The much anticipated report by the Marine Mammal Commission reviews claims by the National Park Service and environmentalists that the oyster farm is hurting harbor seals.
The report is critical of the park's research, stating that existing scientific research "... provide some support for the conclusion ...." The commission says the current research "...scant and have been stretched to their limit...." adding that "...the data and analyses are not sufficient to demonstrate a causal relationship."
"We see now that the Marine Mammal Commission agrees with the National Academy of Sciences report that basically says that the data is insufficient and can't come to the conclusions that that the Park Service has come to," Drake's Bay Oyster Company owner Kevin Lunny said.
Lunny bought the former Johnson's Oyster Farm in 2004 and renamed it Drake's Bay Oyster Company. He hoped to turn around the failing business and renew the lease when it expired in 2012. The state has already renewed his rights to farm the water.
But environmentalists and the National Park Service say the land the farm sits on was intended to be wilderness. They say the report does say that the farm may be impacting wildlife and therefore it should go.
"The Marine Mammal Commission report which has been long waited by the public and the National Park Service validates the National Park Service research that shows there is a correlation between increased oyster use and decreased seal use of the estero," National Parks Conservation Association spokesperson Neal Desai said.
The commission's report found that more research needs to be done to prove conclusively that the farm is harming harbor seals.
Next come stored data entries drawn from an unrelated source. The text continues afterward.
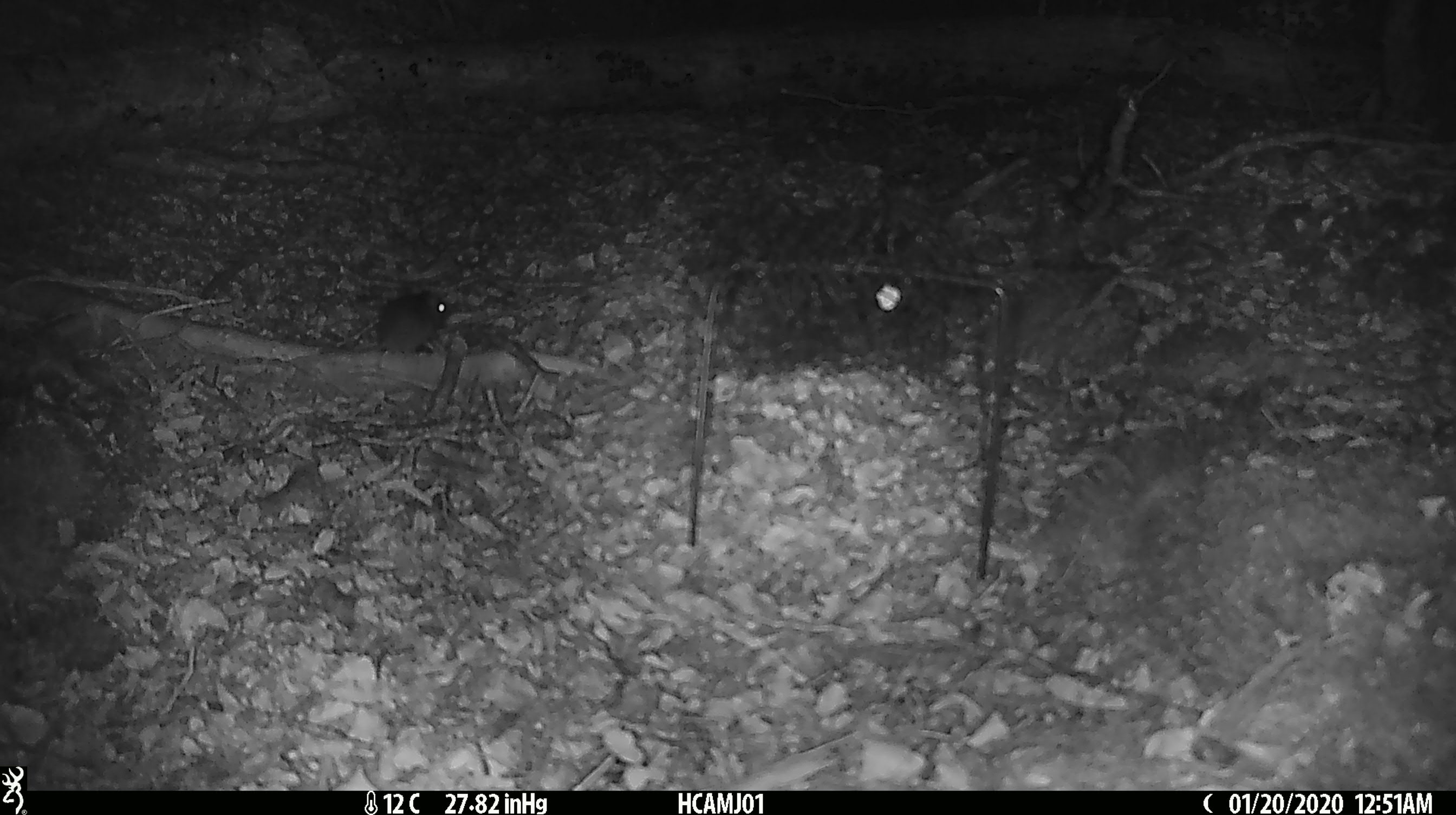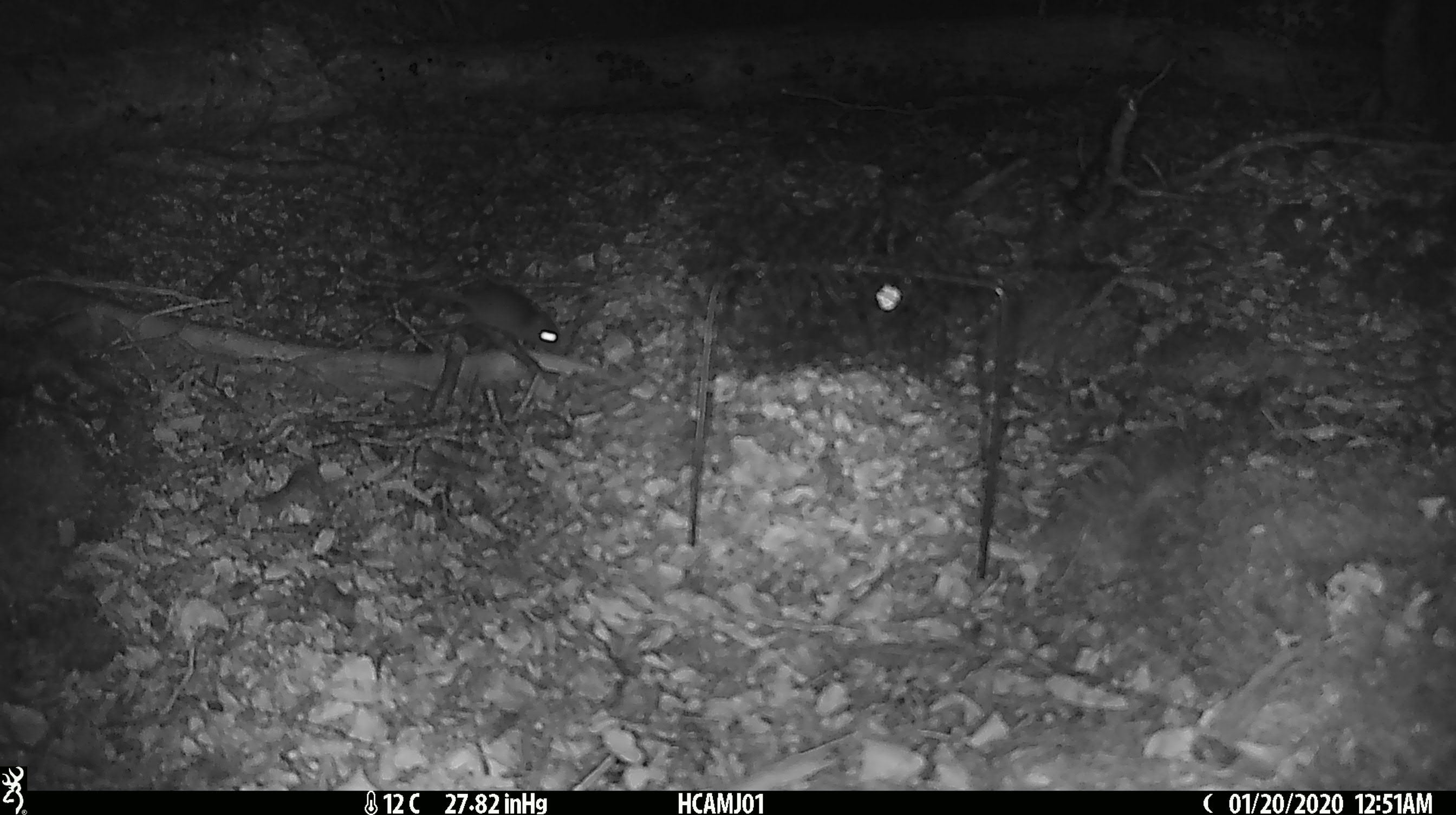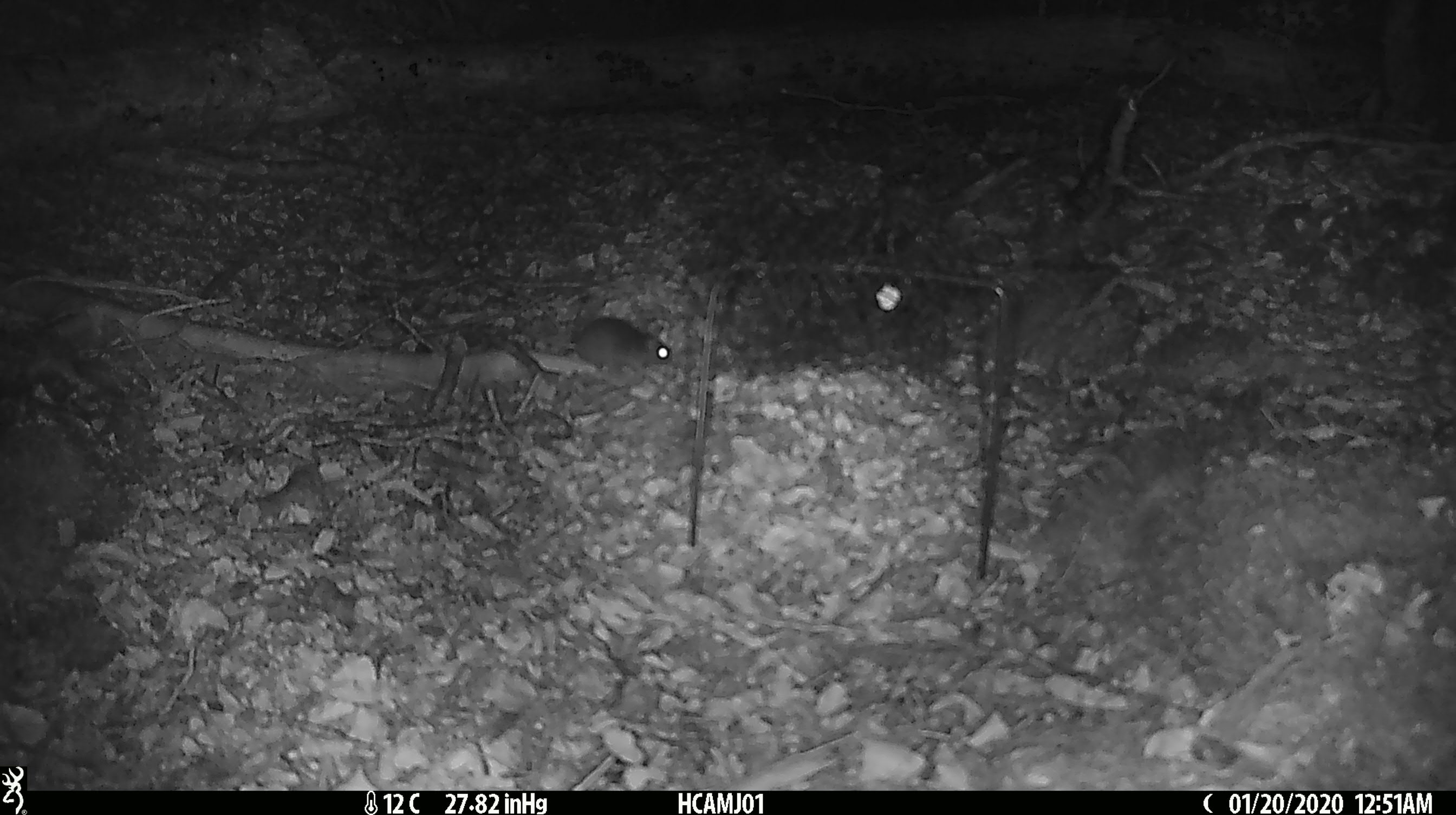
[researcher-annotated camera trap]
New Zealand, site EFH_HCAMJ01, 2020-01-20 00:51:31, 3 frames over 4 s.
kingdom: Animalia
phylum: Chordata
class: Mammalia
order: Rodentia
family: Muridae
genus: Mus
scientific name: Mus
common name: mouse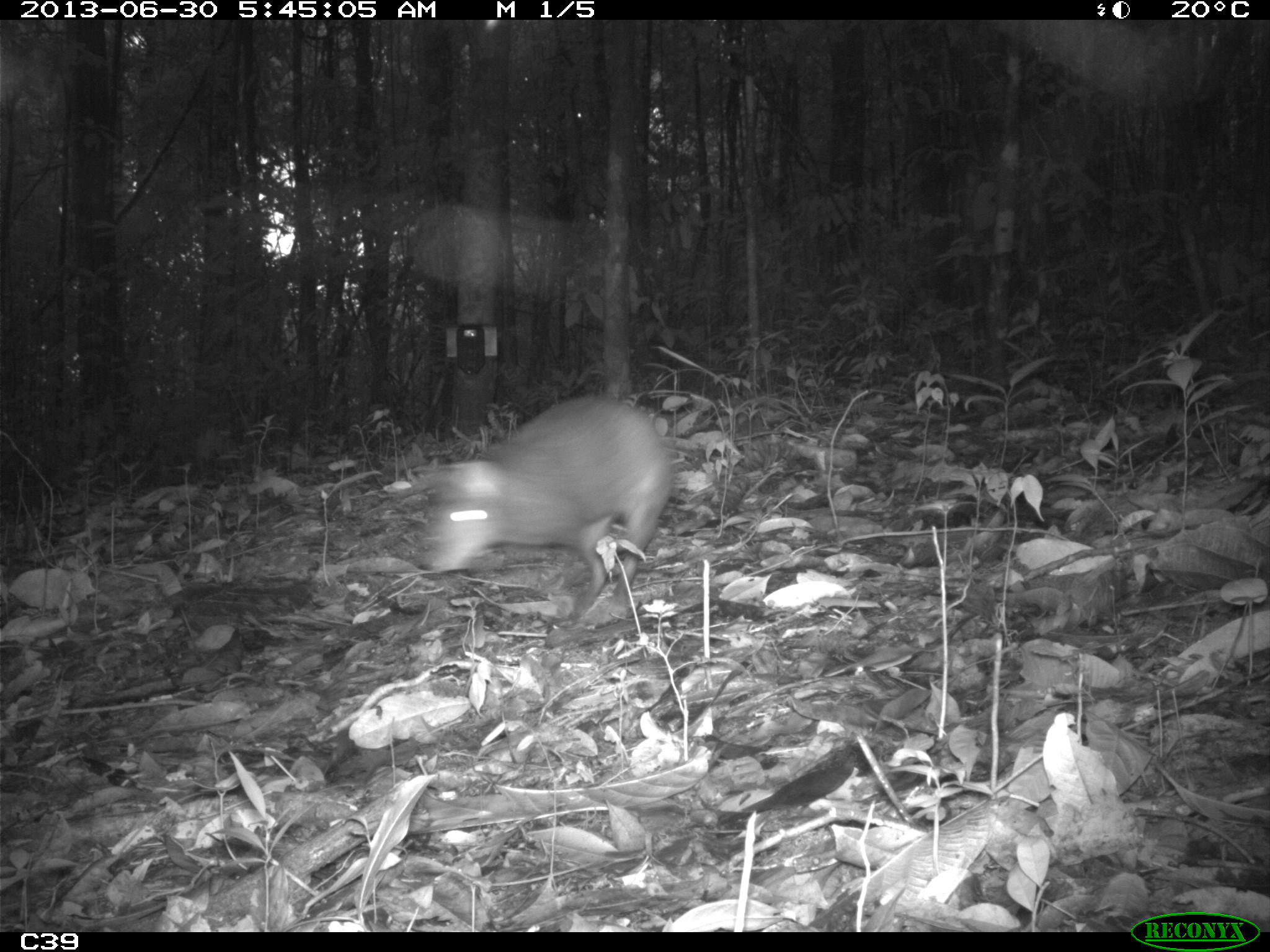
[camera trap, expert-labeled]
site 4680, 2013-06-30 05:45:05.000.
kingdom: Animalia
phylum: Chordata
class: Mammalia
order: Rodentia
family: Dasyproctidae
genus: Dasyprocta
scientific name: Dasyprocta leporina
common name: red-rumped agouti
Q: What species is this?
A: Dasyprocta leporina (red-rumped agouti).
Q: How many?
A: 1.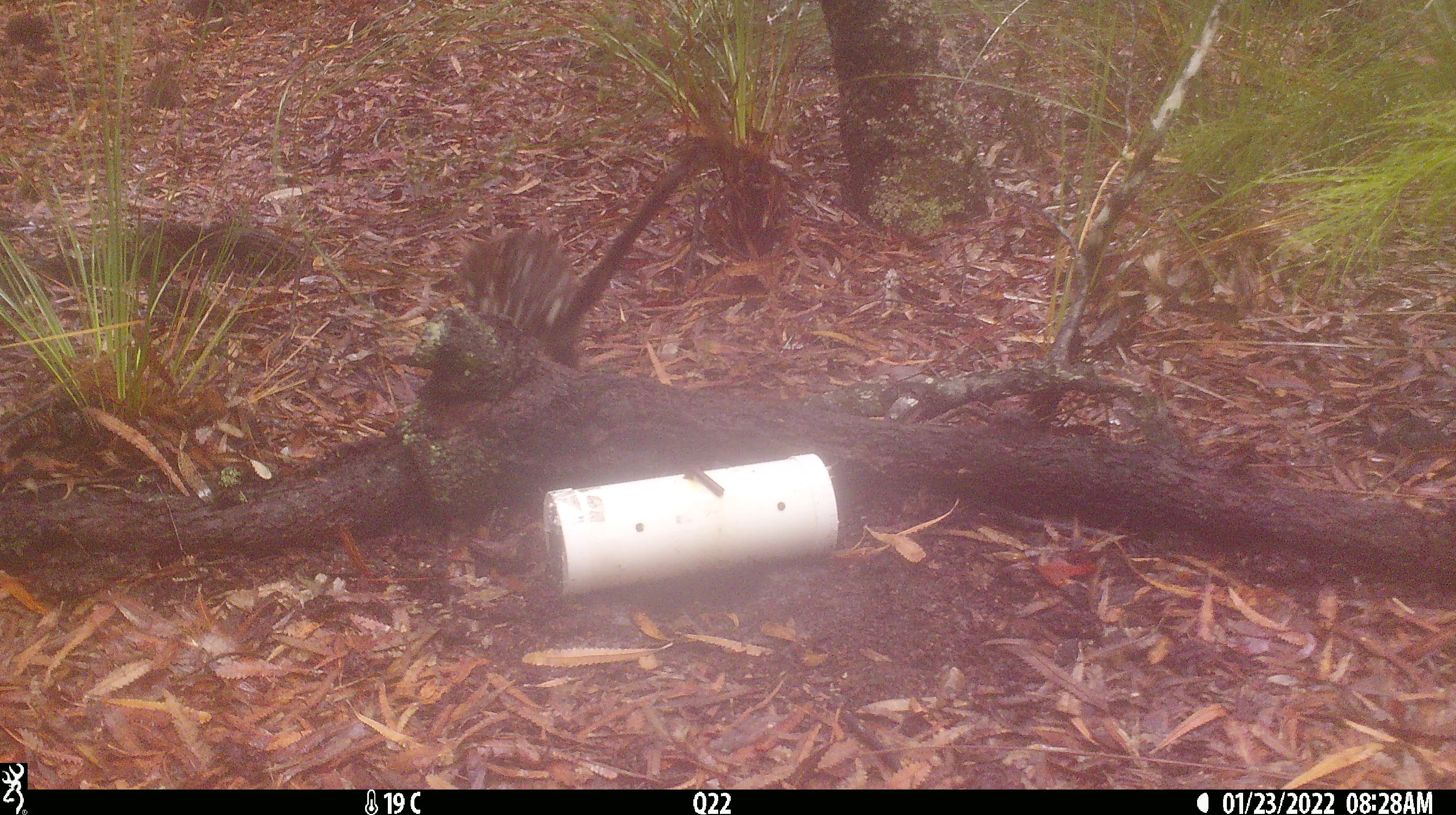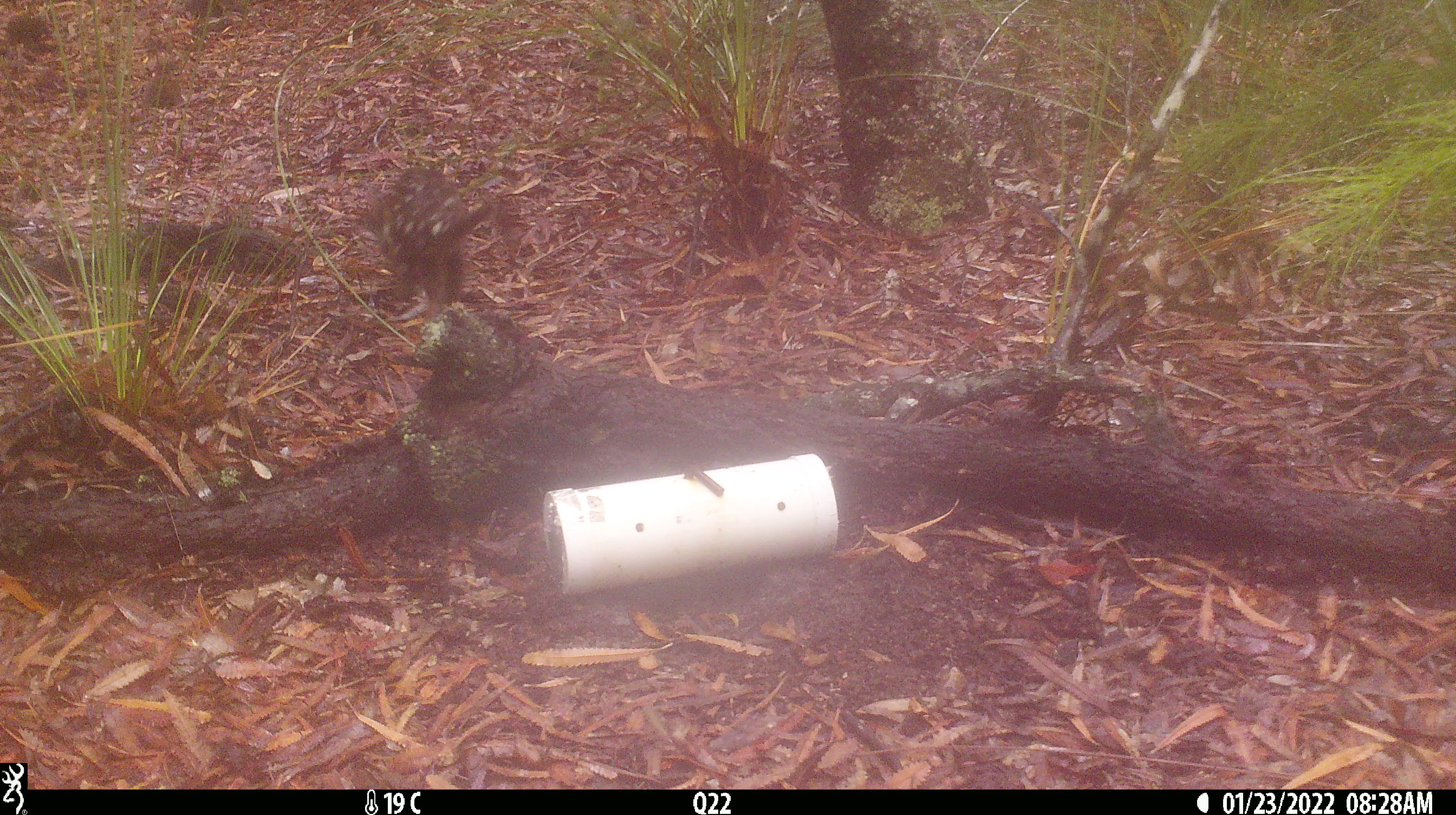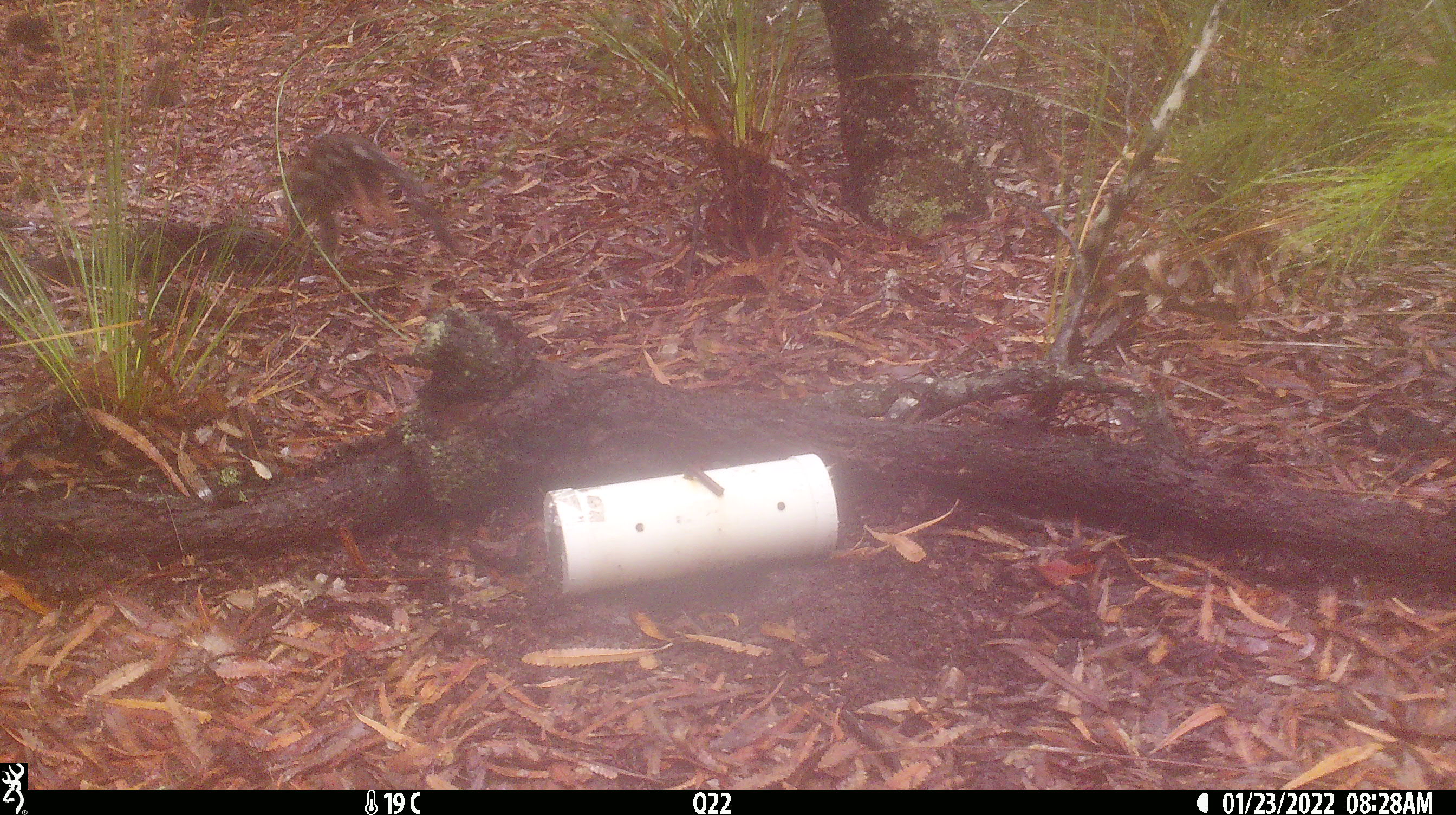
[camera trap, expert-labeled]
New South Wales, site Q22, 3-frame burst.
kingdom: Animalia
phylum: Chordata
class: Mammalia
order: Dasyuromorphia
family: Dasyuridae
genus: Dasyurus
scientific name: Dasyurus maculatus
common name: spotted-tailed quoll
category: quoll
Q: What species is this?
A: Quoll (spotted-tailed quoll) (Dasyurus maculatus).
It said, "Additional, carefully guided study would be required to determine if the apparent relationship is one of cause and effect."
The report describes a number of shortcomings in the current data analysis used by the National Park Service. It found that the National Park Service needed to improve its procedures for how it collected seal disturbance data.
It also suggested a further review of more than 250,000 photos that were secretly taken of the farm which the National Park Service has yet to analyze.
Late Tuesday, the National Park Service told ABC7 that as a result of the commission's findings, they have extended the environmental review process now underway. That review will determine the oyster farm's future. The park superintendent pointed out that the "report concludes that from time to time, mariculture activities in the estuary do disturb harbor seals." "The National Park Service is gratified that the work of our scientists has been thoroughly analyzed and supported by experts in the field."